Seven Mile Beach is by far the Cayman Islands’ most famous beach. This strip of sea, sand, and sun is a magnet for tourists and locals alike, and it is well represented in the 1174 page beach access report released earlier this month.
Coming in at a hefty 240 pages, the section of the 2017 beach access report dedicated to Seven Mile Beach accounts for about a fifth of the document.
From the northern edge of the Wharf Restaurant in George Town to Cemetery beach in West Bay, some 76 beach accesses are chronicled in the Seven Mile Beach corridor.
The report lists just 13 of these access paths as public rights of way – also known as ‘PROWS’, clear of obstructions and marked with signage. These are outnumbered almost two to one by PROWS that are either unmarked or blocked.
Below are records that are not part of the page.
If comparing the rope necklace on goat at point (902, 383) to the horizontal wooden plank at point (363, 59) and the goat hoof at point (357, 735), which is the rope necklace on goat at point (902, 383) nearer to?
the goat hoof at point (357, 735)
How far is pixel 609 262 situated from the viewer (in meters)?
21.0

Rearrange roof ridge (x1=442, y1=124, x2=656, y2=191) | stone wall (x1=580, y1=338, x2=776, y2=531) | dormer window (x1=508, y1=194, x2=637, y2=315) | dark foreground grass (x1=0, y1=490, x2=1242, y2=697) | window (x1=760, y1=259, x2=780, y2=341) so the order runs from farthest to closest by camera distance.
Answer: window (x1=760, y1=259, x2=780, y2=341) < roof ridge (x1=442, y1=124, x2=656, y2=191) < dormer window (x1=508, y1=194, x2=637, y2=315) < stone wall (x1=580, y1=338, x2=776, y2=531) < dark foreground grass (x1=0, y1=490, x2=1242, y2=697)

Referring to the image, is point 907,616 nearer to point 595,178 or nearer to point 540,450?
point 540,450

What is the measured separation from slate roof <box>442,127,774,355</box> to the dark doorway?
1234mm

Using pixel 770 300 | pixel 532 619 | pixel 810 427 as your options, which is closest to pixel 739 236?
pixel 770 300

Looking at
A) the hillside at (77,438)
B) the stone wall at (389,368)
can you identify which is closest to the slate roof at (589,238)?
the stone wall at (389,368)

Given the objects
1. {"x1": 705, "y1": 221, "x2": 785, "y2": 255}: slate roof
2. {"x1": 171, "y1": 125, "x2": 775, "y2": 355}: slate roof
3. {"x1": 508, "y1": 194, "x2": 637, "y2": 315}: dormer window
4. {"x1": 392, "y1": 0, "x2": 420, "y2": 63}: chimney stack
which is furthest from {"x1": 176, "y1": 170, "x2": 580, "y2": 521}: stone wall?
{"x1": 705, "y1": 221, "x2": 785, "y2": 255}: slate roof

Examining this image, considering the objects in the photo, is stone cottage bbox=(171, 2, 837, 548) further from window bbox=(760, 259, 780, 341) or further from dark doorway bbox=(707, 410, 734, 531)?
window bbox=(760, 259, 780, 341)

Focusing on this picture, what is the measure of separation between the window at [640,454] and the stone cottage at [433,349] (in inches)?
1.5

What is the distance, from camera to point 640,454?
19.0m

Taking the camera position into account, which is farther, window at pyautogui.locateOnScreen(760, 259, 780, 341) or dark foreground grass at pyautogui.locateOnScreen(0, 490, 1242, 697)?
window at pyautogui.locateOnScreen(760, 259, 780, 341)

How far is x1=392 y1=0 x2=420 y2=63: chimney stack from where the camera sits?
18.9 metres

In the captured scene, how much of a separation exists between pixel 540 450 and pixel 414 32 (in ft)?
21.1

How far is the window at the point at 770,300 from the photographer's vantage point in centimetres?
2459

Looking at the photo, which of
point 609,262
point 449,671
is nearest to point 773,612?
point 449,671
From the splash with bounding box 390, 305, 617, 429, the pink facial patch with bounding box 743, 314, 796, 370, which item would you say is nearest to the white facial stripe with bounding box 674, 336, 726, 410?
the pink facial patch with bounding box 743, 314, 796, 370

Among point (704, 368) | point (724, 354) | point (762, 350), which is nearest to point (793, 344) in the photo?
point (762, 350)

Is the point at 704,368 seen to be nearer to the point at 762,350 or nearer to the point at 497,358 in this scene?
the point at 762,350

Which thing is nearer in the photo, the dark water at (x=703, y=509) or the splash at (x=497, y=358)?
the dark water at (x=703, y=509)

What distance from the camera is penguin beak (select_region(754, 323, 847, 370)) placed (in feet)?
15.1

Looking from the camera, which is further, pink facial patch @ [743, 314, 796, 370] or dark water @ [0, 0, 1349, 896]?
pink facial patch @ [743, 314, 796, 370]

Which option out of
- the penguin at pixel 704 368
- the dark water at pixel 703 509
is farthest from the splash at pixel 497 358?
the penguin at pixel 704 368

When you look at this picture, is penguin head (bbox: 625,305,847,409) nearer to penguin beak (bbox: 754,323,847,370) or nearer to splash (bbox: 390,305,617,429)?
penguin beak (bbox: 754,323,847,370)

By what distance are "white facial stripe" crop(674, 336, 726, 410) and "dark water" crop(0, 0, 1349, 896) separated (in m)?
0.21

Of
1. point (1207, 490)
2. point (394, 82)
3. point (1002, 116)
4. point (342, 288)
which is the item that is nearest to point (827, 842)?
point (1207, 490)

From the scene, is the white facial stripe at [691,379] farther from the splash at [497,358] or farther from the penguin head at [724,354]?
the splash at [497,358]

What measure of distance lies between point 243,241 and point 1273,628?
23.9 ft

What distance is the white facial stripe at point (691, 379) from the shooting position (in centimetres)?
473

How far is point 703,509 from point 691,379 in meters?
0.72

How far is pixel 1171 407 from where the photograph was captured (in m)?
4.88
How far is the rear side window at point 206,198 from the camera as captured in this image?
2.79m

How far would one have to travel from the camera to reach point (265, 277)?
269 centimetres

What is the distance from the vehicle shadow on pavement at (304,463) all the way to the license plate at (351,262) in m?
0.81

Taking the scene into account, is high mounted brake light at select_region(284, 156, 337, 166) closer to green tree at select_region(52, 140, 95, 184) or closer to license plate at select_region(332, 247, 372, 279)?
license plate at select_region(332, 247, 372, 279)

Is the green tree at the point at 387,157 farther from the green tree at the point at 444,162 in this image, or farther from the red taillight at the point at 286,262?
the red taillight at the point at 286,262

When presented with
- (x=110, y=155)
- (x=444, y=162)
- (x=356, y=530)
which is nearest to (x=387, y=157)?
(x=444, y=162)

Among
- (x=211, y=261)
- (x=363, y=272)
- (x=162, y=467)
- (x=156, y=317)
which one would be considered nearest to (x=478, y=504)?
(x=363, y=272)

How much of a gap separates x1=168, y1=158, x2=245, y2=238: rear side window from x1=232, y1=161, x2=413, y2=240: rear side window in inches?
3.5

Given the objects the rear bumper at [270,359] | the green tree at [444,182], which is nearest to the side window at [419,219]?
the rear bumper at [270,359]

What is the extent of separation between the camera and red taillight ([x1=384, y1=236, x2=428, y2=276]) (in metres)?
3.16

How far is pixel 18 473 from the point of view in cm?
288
There are 25 of those listed in the report.
For unregistered access paths, marked in green in the report, 27 are listed in the Seven Mile Beach corridor, and only one is listed as being partially blocked by a sea grape tree.
Eight other rights of way are registered private within the seven-mile corridor.
Last week Cayman 27 met with Alice Mae Coe, chair of the Concerned Citizens Group, who says the full beach access report should be required reading for anyone who values their rights of access to the waterways.
“We want to encourage everyone to stand up for your rights, read that report, and understand that we, concerned citizens, are not against development, not against specific developers, but it is whomever trods on the rights of the people of this island who welcome them, and share our little paradise with them,” said Ms. Coe.
While the full beach access report is just about 50 pages shy of matching Tolstoy’s classic novel War and Peace.
It’s full of pictures, which not only makes it a quicker read, but can help visually illustrate where these beach accesses are for your reference.